Text Simplification with Sentence Embeddings
Matthew Shardlow
TL;DR
This work investigates whether sentence embeddings, specifically SONAR, can support text simplification by learning a transformation in embedding space that maps complex to simple representations. The authors decode reconstructed embeddings to generate simplified text and compare a small MLP-based embedding-space transform against Seq2Seq and LLM baselines, finding competitive results in a compact learning setup. They demonstrate reconstruction preserves complexity levels and extend the approach to unseen datasets and cross-lingual targets using a multilingual embedding space, with mixed success across German and Spanish. The study suggests embedding-space transformations are a promising avenue for lightweight, adaptable text simplification and other NLG tasks, while highlighting data quality, language transfer, and architectural limitations as areas for future work.
Abstract
Sentence embeddings can be decoded to give approximations of the original texts used to create them. We explore this effect in the context of text simplification, demonstrating that reconstructed text embeddings preserve complexity levels. We experiment with a small feed forward neural network to effectively learn a transformation between sentence embeddings representing high-complexity and low-complexity texts.
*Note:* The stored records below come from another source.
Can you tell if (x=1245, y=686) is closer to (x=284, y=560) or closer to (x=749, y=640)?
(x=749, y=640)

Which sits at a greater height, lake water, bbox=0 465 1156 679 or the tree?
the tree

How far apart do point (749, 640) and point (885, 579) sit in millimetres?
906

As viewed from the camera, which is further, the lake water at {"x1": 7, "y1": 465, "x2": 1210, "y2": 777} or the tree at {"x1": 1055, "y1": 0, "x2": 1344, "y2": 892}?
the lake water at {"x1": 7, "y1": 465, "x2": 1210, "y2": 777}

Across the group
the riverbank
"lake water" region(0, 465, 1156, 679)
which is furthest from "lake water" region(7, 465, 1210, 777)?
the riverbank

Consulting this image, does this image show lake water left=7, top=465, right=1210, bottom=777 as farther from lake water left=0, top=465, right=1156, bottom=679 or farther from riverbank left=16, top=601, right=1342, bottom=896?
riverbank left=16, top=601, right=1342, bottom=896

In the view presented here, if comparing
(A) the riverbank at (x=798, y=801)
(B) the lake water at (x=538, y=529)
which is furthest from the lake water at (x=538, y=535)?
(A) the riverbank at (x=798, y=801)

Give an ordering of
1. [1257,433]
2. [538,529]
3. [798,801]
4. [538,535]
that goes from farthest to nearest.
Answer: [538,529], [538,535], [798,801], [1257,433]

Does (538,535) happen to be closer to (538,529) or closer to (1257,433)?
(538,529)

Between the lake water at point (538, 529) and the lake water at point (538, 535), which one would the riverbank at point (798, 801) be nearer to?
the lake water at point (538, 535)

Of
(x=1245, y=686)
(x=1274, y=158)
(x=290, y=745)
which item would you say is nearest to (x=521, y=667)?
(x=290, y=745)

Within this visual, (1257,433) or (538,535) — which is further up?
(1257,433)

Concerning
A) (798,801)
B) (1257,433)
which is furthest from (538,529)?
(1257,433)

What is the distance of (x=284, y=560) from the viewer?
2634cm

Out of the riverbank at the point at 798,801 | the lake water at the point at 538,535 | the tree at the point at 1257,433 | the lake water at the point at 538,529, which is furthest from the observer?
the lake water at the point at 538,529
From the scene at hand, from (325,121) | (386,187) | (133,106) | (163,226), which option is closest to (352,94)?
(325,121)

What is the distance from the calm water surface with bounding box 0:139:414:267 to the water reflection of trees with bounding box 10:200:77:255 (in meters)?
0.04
We provide comparison to a Seq2Seq and LLM-based approach, showing encouraging results in our much smaller learning setting. Finally, we demonstrate the applicability of our transformation to an unseen simplification dataset (MedEASI), as well as datasets from languages outside the training data (ES,DE). We conclude that learning transformations in sentence embedding space is a promising direction for future research and has potential to unlock the ability to develop small, but powerful models for text simplification and other natural language generation tasks.